§ **PASSAGE TO READ**:
• • • •

Rite Aid, Walmart Health closing hundreds of locations: What spine, orthopedic surgeons should know

Practice Management

Rite Aid and Walmart Health, which both had aspirations to transform traditional healthcare, have struggled with financial challenges and business models. Rite Aid closed multiple locations, while Walmart Health closed entirely.

Here's what spine and orthopedic surgeons should know:


What happened? Walmart Health closed all 51 health centers in five states, along with its virtual care services. Its pharmacies and vision centers within Walmart shopping centers aren't affected.

Walmart cited a "challenging reimbursement environment and escalating operating costs" affecting profitability as reasons for its closure in its April 30 announcement. 

History: Walmart Health launched in 2019 and had recent partnerships with Orlando Health, Centene's Ambetter. Walmart Health also had a partnership with UnitedHealth Group on value-based and older adult care. Walmart also explored providing mammograms through a partnership with RadNet.

The company's swell into healthcare had some hospital leaders interested in bringing Walmart as a collaborator rather than a competitor, especially with its interest in affordable and accessible patient care.

What's next?

Although Walmart won't operate health centers, it will continue to offer its pharmacy and vision services. Walmart services that will continue include medication therapy management, some health screenings and immunizations.

• • • •

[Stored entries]
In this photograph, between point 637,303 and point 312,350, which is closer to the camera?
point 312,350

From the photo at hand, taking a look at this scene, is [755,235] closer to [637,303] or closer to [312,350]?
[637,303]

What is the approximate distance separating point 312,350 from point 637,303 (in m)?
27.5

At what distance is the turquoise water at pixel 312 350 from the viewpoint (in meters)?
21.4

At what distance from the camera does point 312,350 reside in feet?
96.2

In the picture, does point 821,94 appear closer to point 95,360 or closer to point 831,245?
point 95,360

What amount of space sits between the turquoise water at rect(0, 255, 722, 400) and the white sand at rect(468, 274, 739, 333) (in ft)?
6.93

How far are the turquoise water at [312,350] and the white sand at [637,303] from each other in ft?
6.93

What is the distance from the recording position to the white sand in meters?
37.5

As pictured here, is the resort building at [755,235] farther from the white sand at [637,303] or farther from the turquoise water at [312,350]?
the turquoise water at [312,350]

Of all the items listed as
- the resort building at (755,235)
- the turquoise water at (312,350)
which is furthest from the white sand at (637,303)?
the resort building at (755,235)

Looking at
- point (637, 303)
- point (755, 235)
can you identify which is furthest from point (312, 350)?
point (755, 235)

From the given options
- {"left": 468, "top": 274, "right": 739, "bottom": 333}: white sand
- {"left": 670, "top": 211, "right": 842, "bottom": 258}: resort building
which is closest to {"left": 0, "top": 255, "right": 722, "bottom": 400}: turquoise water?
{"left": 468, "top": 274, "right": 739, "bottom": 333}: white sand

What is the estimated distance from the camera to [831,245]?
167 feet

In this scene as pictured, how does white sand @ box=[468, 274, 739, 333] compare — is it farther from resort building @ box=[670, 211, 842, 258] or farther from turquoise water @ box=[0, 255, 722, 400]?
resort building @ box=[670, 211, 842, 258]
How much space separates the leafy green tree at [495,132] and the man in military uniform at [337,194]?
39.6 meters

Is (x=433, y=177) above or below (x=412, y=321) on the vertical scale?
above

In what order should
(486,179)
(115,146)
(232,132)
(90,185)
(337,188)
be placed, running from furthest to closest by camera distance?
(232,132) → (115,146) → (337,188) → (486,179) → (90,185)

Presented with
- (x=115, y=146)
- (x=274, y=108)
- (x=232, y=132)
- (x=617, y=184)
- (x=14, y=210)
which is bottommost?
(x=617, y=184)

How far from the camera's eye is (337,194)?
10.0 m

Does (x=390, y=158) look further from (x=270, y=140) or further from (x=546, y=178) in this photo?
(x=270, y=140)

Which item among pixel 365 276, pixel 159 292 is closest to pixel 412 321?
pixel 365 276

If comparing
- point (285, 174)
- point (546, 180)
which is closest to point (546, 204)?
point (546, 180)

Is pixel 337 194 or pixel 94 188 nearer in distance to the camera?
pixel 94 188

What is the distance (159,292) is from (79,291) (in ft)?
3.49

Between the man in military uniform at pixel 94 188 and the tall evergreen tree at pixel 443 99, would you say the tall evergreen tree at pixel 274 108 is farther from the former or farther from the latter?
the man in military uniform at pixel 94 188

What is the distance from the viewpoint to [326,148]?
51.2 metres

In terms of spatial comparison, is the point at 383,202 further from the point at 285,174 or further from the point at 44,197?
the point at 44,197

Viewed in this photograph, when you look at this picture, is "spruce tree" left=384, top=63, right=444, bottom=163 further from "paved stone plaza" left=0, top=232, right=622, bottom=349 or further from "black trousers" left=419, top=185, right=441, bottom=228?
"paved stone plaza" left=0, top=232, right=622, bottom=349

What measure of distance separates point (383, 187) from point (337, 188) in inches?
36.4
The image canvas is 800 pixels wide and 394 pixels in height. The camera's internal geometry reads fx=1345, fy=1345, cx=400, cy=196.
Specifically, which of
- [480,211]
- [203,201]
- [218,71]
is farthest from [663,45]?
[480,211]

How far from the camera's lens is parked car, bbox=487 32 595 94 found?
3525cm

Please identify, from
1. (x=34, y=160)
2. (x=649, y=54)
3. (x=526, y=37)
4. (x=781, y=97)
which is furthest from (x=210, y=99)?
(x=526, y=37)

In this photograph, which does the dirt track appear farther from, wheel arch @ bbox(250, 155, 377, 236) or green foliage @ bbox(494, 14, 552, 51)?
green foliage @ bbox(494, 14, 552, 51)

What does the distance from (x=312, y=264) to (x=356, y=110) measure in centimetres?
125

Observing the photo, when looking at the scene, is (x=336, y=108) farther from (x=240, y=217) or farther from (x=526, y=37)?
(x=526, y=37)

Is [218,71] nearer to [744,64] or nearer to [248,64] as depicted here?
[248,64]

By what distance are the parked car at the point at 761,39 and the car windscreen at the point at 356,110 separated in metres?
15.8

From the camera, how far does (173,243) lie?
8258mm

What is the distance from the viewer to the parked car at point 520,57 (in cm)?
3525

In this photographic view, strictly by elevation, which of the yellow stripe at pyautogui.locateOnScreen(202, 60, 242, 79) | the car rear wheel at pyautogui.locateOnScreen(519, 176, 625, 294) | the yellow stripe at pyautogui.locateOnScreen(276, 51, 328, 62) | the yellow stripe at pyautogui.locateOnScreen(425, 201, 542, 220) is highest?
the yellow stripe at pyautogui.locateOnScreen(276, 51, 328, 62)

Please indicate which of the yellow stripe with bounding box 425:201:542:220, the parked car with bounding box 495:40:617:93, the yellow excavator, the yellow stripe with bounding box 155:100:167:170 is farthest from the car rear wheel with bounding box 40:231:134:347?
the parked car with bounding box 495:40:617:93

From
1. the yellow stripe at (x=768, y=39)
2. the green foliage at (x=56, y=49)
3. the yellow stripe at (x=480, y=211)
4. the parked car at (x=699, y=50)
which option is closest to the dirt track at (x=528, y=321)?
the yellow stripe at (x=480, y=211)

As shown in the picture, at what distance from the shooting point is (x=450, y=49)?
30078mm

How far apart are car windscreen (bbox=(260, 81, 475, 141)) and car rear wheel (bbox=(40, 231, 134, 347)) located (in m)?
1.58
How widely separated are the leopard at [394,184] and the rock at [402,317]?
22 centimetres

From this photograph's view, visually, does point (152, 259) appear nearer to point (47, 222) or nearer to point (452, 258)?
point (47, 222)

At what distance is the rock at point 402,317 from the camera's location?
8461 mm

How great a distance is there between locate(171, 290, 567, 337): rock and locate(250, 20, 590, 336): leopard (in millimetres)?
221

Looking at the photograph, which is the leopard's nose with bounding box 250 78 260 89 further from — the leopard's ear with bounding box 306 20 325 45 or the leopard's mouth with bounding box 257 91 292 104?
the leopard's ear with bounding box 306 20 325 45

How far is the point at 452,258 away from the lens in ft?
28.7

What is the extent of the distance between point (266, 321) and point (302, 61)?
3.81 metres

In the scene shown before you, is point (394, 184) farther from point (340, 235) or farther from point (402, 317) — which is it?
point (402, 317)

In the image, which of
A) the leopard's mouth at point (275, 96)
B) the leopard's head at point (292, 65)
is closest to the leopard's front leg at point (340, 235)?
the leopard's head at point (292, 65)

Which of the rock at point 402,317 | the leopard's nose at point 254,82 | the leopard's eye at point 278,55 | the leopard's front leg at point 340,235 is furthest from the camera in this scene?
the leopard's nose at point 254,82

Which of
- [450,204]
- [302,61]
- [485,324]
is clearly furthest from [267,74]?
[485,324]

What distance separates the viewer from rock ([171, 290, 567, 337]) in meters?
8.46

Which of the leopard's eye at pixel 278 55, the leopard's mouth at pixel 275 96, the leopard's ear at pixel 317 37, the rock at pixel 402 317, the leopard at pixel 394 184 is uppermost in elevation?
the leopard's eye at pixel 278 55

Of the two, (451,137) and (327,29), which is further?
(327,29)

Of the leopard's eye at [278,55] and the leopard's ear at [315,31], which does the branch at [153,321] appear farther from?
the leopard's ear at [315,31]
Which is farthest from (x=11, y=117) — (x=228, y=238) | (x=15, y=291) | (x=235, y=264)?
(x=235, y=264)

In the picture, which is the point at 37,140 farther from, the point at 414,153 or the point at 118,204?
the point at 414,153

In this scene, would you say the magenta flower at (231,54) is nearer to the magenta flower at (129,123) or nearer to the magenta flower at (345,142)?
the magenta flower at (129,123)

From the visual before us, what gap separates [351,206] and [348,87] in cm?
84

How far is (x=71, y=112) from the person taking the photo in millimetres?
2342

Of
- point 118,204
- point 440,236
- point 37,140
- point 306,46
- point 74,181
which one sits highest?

• • • •

§ **CHECK YOUR UNDERSTANDING**:
[1] Translate this sentence from the article on the Rite Aid and Walmart Health closures into Spanish: "Walmart Health closed all 51 health centers in five states, along with its virtual care services."
[2] Name every organization that the article on the Rite Aid and Walmart Health closures identifies as a partner of Walmart or Walmart Health.
[3] Extend the article on the Rite Aid and Walmart Health closures from its final sentence.
The rows have no connection to the article on the Rite Aid and Walmart Health closures.

§ **EXPECTED OUTPUTS**:
[1] Walmart Health cerró los 51 centros de salud en cinco estados, junto con sus servicios de atención virtual.

[2] Orlando Health, Centene's Ambetter, UnitedHealth Group, RadNet

[3]
Rite Aid

What happened? Camp Hill, Pa.-based Rite Aid filed for Chapter 11 bankruptcy in October and closed 154 locations. Later in April court filing revealed plans to shutter 53 more locations in Pennsylvania, New Jersey, New York, Ohio, California, Massachusetts, Michigan, Virginia and Maryland. 

History: Rite Aid has strived to transform retail pharmacy, similar to other large companies. Its initiatives in recent years include a rebranding of the pharmacist title, pushing into telehealth and mental health care and opening mini-pharmacy programs in "pharmacy deserts."

But its bankruptcy has been anticipated as it was preparing to file for Chapter 11 since August. The company was also planning to close "underperforming" brick-and-mortar stores in September. 

Rite Aid has been under scrutiny with $3.3 billion in debt and facing multiple lawsuits related to its alleged role with the opioid epidemic.

What's next? Rite Aid is working to transfer prescriptions and avoid disruptions in services for customers. Bondholders agreed to give Rite Aid $57 million as of May 3 in exchange for taking business out of bankruptcy, Bloomberg reported. The company currently has about 1,700 retail pharmacy locations across 16 states.